Extracted records
────────────────────

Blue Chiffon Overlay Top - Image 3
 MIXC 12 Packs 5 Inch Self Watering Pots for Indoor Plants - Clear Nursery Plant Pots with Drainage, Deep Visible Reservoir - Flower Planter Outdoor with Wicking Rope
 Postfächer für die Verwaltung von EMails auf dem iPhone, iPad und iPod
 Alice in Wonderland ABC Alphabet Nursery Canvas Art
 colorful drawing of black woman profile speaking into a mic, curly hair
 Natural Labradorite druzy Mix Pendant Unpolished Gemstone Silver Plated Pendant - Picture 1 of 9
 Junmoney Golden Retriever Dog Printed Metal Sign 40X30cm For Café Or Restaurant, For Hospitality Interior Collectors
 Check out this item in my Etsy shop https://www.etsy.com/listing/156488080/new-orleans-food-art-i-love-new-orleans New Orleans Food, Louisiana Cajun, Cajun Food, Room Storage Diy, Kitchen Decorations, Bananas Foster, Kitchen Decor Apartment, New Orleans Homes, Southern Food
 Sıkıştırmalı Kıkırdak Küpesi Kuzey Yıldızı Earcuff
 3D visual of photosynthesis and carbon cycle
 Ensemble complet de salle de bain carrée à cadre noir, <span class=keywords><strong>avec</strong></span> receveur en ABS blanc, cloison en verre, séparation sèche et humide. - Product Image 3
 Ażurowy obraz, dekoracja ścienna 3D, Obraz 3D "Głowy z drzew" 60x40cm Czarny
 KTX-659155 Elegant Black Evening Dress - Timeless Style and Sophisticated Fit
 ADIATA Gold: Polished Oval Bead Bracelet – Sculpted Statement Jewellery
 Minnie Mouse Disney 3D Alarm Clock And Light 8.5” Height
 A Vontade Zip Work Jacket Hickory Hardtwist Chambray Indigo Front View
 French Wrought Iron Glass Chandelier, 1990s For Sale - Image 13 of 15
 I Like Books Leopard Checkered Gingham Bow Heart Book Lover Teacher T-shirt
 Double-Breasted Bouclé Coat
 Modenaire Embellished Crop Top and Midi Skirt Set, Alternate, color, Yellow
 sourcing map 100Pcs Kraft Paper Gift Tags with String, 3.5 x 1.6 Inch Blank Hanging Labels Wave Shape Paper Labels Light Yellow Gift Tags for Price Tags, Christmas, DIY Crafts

────────────────────

**BRIEF:** Please reproduce the listing above verbatim, keeping every line in its original order.

**EXERCISE ANSWER:**
Blue Chiffon Overlay Top - Image 3
 MIXC 12 Packs 5 Inch Self Watering Pots for Indoor Plants - Clear Nursery Plant Pots with Drainage, Deep Visible Reservoir - Flower Planter Outdoor with Wicking Rope
 Postfächer für die Verwaltung von EMails auf dem iPhone, iPad und iPod
 Alice in Wonderland ABC Alphabet Nursery Canvas Art
 colorful drawing of black woman profile speaking into a mic, curly hair
 Natural Labradorite druzy Mix Pendant Unpolished Gemstone Silver Plated Pendant - Picture 1 of 9
 Junmoney Golden Retriever Dog Printed Metal Sign 40X30cm For Café Or Restaurant, For Hospitality Interior Collectors
 Check out this item in my Etsy shop https://www.etsy.com/listing/156488080/new-orleans-food-art-i-love-new-orleans New Orleans Food, Louisiana Cajun, Cajun Food, Room Storage Diy, Kitchen Decorations, Bananas Foster, Kitchen Decor Apartment, New Orleans Homes, Southern Food
 Sıkıştırmalı Kıkırdak Küpesi Kuzey Yıldızı Earcuff
 3D visual of photosynthesis and carbon cycle
 Ensemble complet de salle de bain carrée à cadre noir, <span class=keywords><strong>avec</strong></span> receveur en ABS blanc, cloison en verre, séparation sèche et humide. - Product Image 3
 Ażurowy obraz, dekoracja ścienna 3D, Obraz 3D "Głowy z drzew" 60x40cm Czarny
 KTX-659155 Elegant Black Evening Dress - Timeless Style and Sophisticated Fit
 ADIATA Gold: Polished Oval Bead Bracelet – Sculpted Statement Jewellery
 Minnie Mouse Disney 3D Alarm Clock And Light 8.5” Height
 A Vontade Zip Work Jacket Hickory Hardtwist Chambray Indigo Front View
 French Wrought Iron Glass Chandelier, 1990s For Sale - Image 13 of 15
 I Like Books Leopard Checkered Gingham Bow Heart Book Lover Teacher T-shirt
 Double-Breasted Bouclé Coat
 Modenaire Embellished Crop Top and Midi Skirt Set, Alternate, color, Yellow
 sourcing map 100Pcs Kraft Paper Gift Tags with String, 3.5 x 1.6 Inch Blank Hanging Labels Wave Shape Paper Labels Light Yellow Gift Tags for Price Tags, Christmas, DIY Crafts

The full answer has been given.